Après un instant d’hésitation, il hocha la tête.

— J’en étais sûre ! Dans mon club de lecture, nous avons lu votre livre sur le féminin sacré et l’Église. Vous avez provoqué un de ces scandales ! C’était absolument merveilleux ! Vous aimez donner des coups de pied dans la fourmilière, vous !

— Ce n’était pas vraiment mon intention.

La femme sentit que Langdon n’était guère enclin à discuter de son travail.

— Je suis désolée. Toujours en train de jacasser. Vous devez en avoir assez que les gens vous reconnaissent. Mais c’est de votre faute, dit-elle en désignant ses vêtements d’un geste taquin. Votre uniforme vous trahit.

Mon uniforme ?

Langdon baissa les yeux : il portait l’un de ses habituels cols roulés gris anthracite, une veste Harris Tweed, un pantalon de toile et des mocassins en cuir. Sa tenue standard pour les cours, les conférences, les photos officielles et autres sorties en société.

— Vos pulls sont complètement démodés, expliqua la femme en gloussant. Vous auriez l’air beaucoup plus chic avec une cravate.

Pas question, je n’aime pas les nœuds coulants !

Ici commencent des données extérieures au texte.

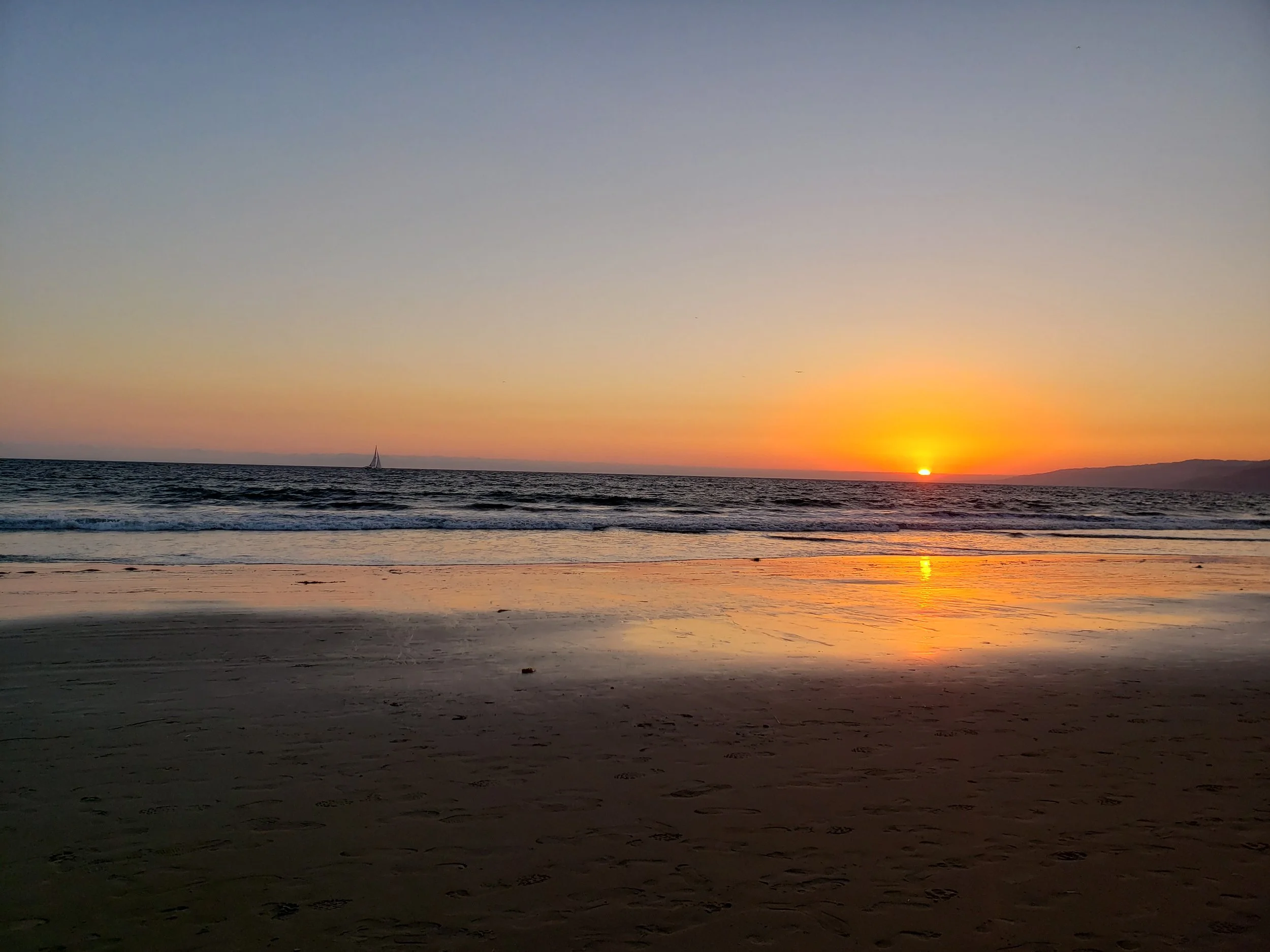 Pôr do sol na praia com céu em tons de laranja, roxo e azul, mar calmo e uma vela ao longe.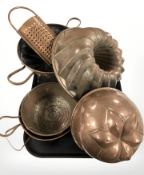 A group of antique copper jelly moulds, cheese grater, etc.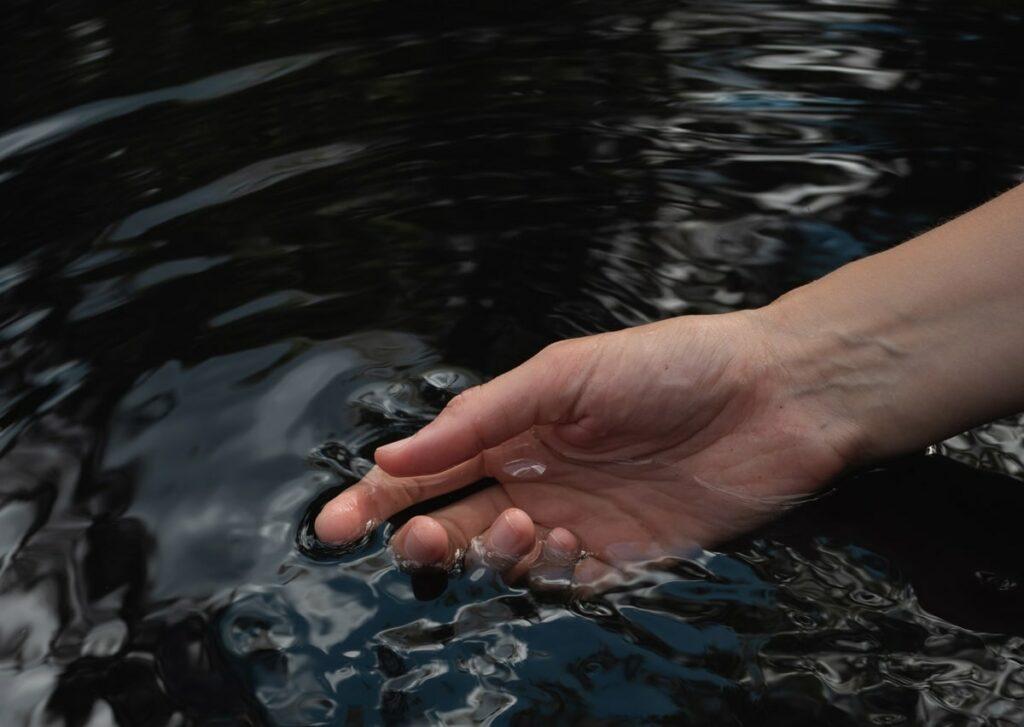 Eine Hand berührt sanft das plätschernde Wasser des Teiches im veganen Hotel LA VIMEA in Südtirol und erzeugt kleine Wellen. Die Szene vermittelt Gelassenheit und Ruhe, während Reflexionen auf der dunklen Wasseroberfläche tanzen.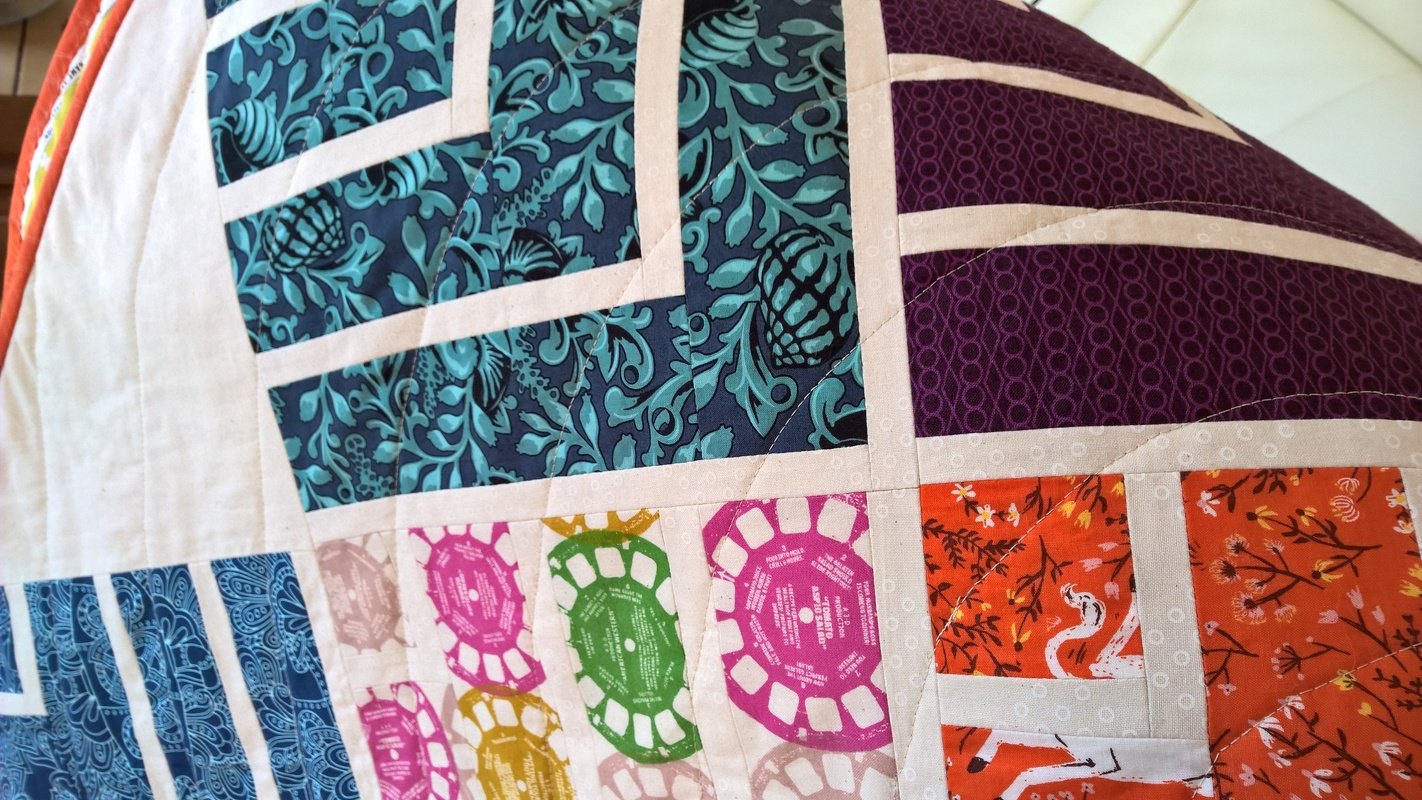 Nahaufnahme einer Patchwork-Decke mit bunten Quadraten und hellen Sashingstreifen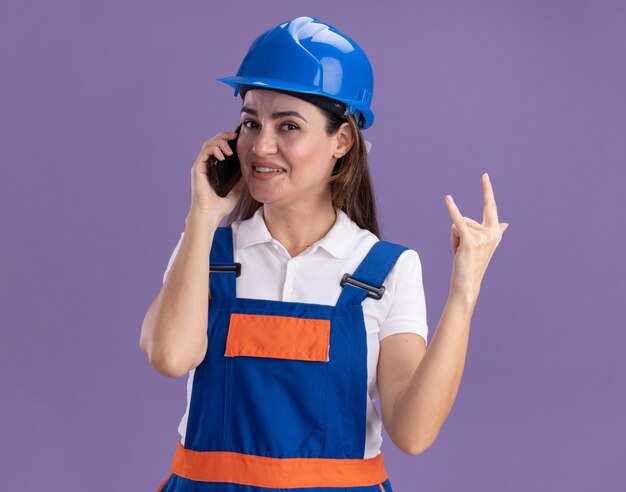 Pleased young builder woman in uniform speaks on phone and showing goat gesture isolated on purple wall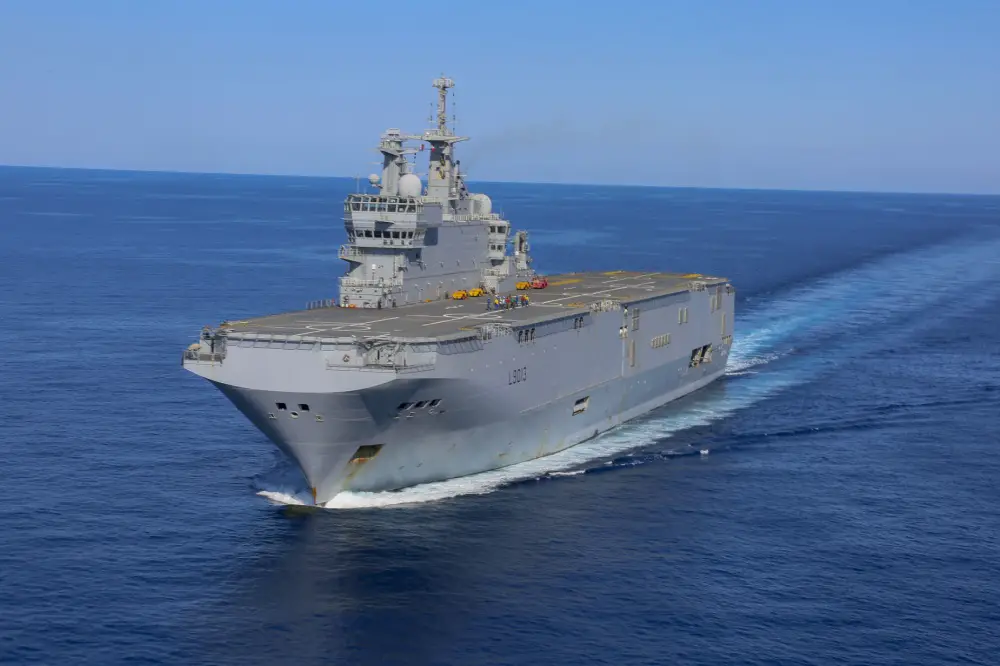 The French Navy amphibious assault ship Mistral sails in the vicinity of the amphibious assault ship USS Bataan (LHD 5) June 24, 2020. The Bataan is conducting operations in U.S. 6th Fleet in support of regional allies and partners, and U.S. national security interest in Europe and Africa. (U.S. Marine Corps photo by Cpl. Gary Jayne III/Released)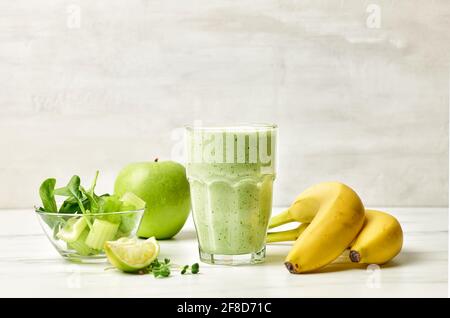 glass of green smoothie on kitchen table Stock Photo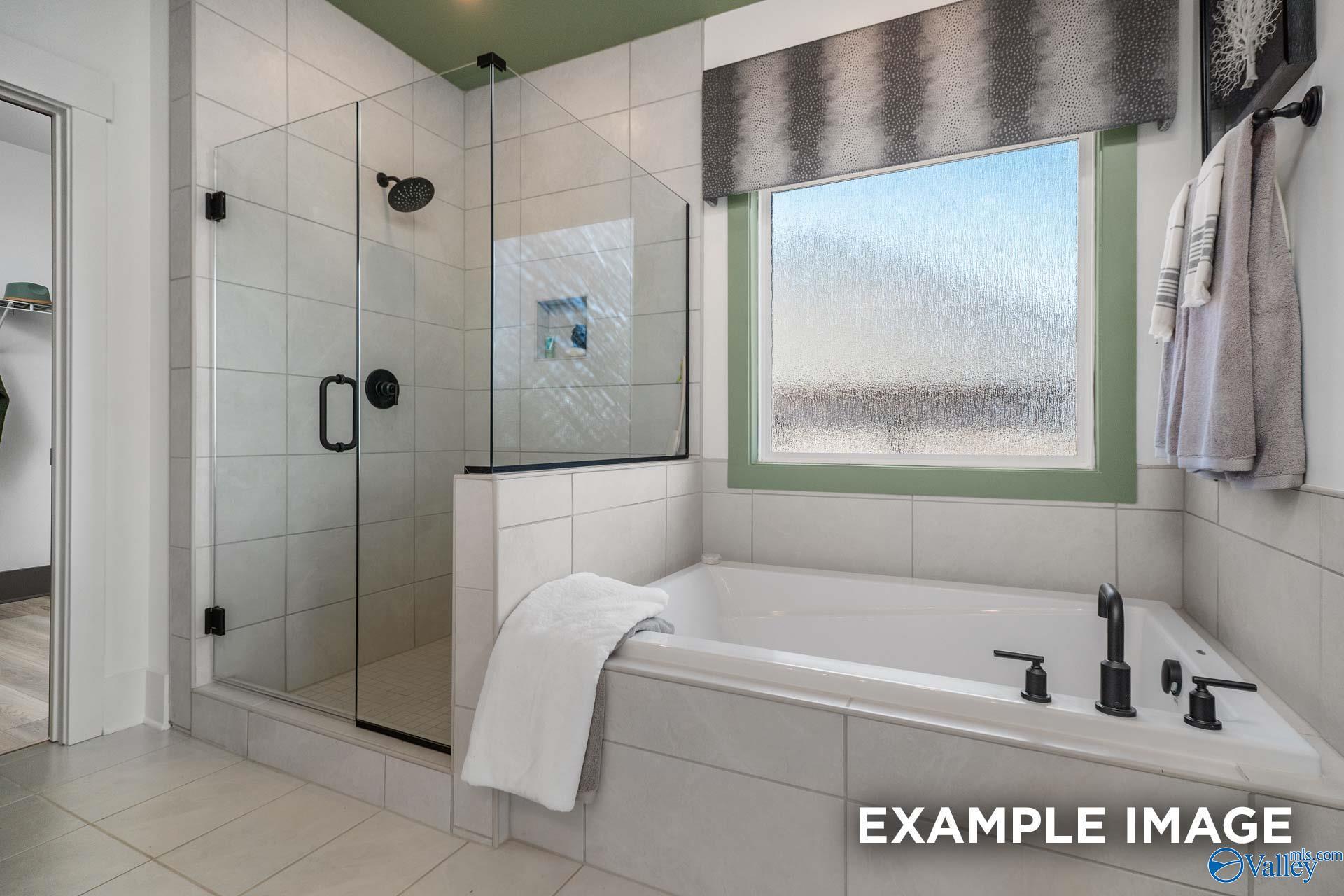 Luxurious master bathroom featuring frameless glass shower, freestanding tub, and green accents in Davidson Homes The Rockford B, Madison, Alabama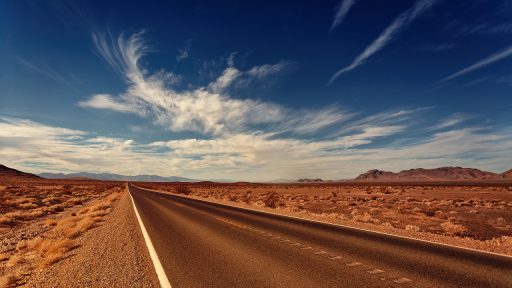 Carretera en el desierto que lleva hacia unas montañas al fondo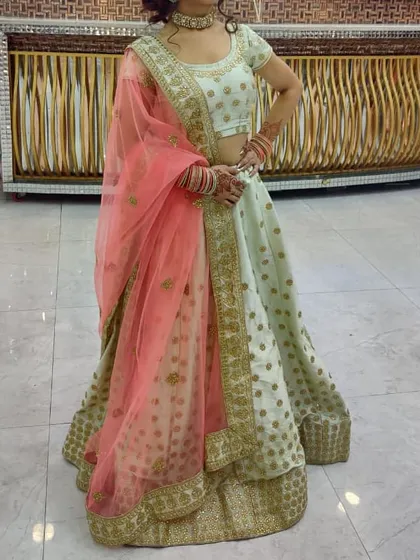 This elegant pista green lehenga with a contrasting peach dupatta is a popular rental for daytime events and sangeet functions. The light color and delicate gold motifs create a fresh and sophisticated look.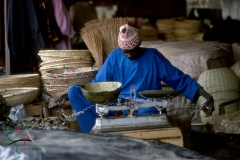 Vendor using scales at a marketplace in Kaolack, Senegal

À l’époque où Langdon fréquentait la Phillips Exeter Academy, il était obligé de porter des cravates six jours sur sept. Le directeur de l’université avait beau attribuer à la cravate l’origine romantique de la fascalia en soie que les orateurs romains portaient pour se réchauffer les cordes vocales, Langdon savait que le mot cravat était dérivé étymologiquement d’une bande de mercenaires « croates » sans pitié qui partaient au combat avec un foulard noué autour du cou. Des siècles plus tard, cet accessoire était devenu l’attribut des guerriers modernes qui menaient leurs batailles dans des salles de réunion, avec la même volonté d’intimider l’ennemi.